Ancora intrecci problematici dentro le quattro mura di casa, ancora la contrapposizione con la madre, il rapporto con la sorella: è tutto questo Borgo Sud di Donatella Di Pietrantonio (168 pagine, 18 euro), che entra in lizza con il glorioso marchio Einaudi (Calvino, Vittorini, Ortese, Morante…), leggi galassia Mondadori, nella quale la casa dello Struzzo entrò nel 1994. È il seguito, per quanto ben distinto, di L’Arminuta, terza opera narrativa della scrittrice e Premio Campiello nel 2017. Stessa ambientazione, il suo Abruzzo, stessa famiglia nella quale l’io narrante torna dopo lunghi anni a Grenoble.

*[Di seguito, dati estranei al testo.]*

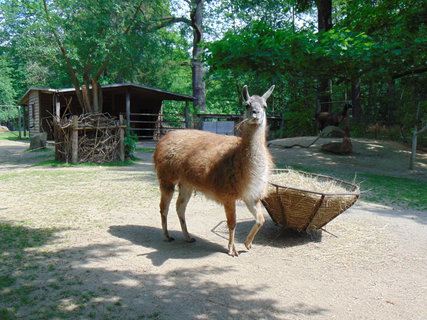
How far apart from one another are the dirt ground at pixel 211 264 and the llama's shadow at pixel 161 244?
0.02 m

Irrompe come un vento improvviso in casa della sorella Adriana. E subito inverte il ritmo delle giornate, delle certezze, degli affetti. Ma in questo romanzo le due, nonostante certe incomprensioni, si sostengono a vicenda nella fatica del rapporto con la madre, assente e disinteressata. Loro da adolescenti e da ragazze hanno tappato la carenza affettiva con amori possessivi. Ma anche con l’aiuto reciproco. A questo riflette la donna arrivata da Grenoble, sullo sfondo del quartiere marinaro di Pescara, quel Borgo Sud che trasuda tradizioni nella parlata, nel cibo, nelle costruzioni, negli scorci sul mare, ma che diventa universale per effetto della trasfigurazione letteraria. “Donatella Di Pietrantonio – osserva Nadia Fusini, testimonial del libro allo Strega – si conferma scrittrice di grande forza e solidità, che sa trovare la parola esatta per dire i sentimenti, grazie a una scrittura scabra ma densissima, che ha un passo tutto suo nel solco di una solida tradizione”.

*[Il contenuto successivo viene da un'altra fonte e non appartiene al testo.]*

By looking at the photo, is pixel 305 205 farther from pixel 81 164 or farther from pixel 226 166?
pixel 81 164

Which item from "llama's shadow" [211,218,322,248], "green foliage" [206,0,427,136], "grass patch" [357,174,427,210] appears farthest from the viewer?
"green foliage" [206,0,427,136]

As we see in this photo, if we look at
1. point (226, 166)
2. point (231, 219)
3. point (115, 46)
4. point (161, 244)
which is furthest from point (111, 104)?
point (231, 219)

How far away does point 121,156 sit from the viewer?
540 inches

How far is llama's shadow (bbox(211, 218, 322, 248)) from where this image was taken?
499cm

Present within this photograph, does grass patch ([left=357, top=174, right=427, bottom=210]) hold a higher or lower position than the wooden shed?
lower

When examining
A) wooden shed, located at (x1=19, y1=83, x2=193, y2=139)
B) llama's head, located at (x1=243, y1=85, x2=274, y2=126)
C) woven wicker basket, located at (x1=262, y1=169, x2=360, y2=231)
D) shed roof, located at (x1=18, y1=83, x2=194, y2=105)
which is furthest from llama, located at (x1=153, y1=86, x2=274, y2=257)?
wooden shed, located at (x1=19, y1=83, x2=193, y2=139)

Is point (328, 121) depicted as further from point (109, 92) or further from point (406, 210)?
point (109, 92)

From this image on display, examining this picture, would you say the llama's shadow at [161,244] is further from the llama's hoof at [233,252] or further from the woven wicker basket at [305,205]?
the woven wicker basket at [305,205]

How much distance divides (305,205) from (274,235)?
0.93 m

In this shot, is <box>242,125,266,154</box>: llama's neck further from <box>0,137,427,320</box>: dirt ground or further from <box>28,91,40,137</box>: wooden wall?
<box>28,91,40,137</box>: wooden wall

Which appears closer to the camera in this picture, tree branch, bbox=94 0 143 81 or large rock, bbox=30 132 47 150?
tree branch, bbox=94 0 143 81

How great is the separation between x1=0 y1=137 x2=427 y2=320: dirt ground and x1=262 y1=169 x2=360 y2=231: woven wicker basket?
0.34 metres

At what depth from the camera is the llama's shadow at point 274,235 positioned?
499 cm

Più complesso e stratificato Sembrava bellezza uscito per i tipi della capofila Mondadori (240 pagine, 18 euro) e firmato da Teresa Ciabatti, già finalista allo Strega nel 2017 con La più amata. Libro in parte autobiografico (anzi di “autofiction”), anche qui tiene campo la contrapposizione tra sorelle, che però si allarga alle coetanee: la protagonista, ormai cinquantenne, incontra una compagna del liceo, allora bruttina come lei, ma la cui sorella, Livia, era bellissima, anzi modello di bellezza per quante, nell’adolescenza, la contornavano. Solo che un incidente, un tentato suicidio forse, ne ha cristallizzato l’esistenza, relegando il suo corpo invidiato in una mente che si ferma ai diciotto anni. Sui tempi della scuola si riavvolge la protagonista, ora affermata scrittrice che si gode il proprio riscatto professionale, umano, estetico anche, tuttavia con l’ombra di una figlia che non le parla e se n’è andata lontano. Ma torna il passato, che Ciabatti impasta con la cronaca italiana. Le adolescenti toscane sono influenzate dalla sparizione di Emanuela Orlandi, per esempio: vorrebbero avere la sua sorte per essere finalmente notate. È uno spiraglio sul tema di fondo del romanzo: l’inganno, il mistero, l’apparire e l’essere. Interrogativi che si catalizzano appunto su Livia, doloroso miracolo di avvenenza preservata dall’inconsapevolezza. Ha segnalato il libro allo Strega Sandro Veronesi, toscano come Ciabatti e vincitore l’altr’anno. Per lui “Sembrava bellezza” “è un racconto talmente colmo di menzogne – la prassi nella comunicazione degli esseri umani, insieme al nascondimento, al malinteso, alla reticenza, alle omissioni – che alla fine rasenta la più intima delle confessioni. È un romanzo straziante, perché è uno strazio ritrovarsi a vivere tutta la vita in un corpo così lontano dal canone condiviso della bellezza; è un romanzo esilarante, la cosa più vicina ai libri di John Fante che mi sia capitato di leggere. È un romanzo che spazia dalla vitalità alla morte (…) e sulla meravigliosa vertigine della mitomania”. Ed è, secondo le cronache, tra i più accreditati alla vittoria finale.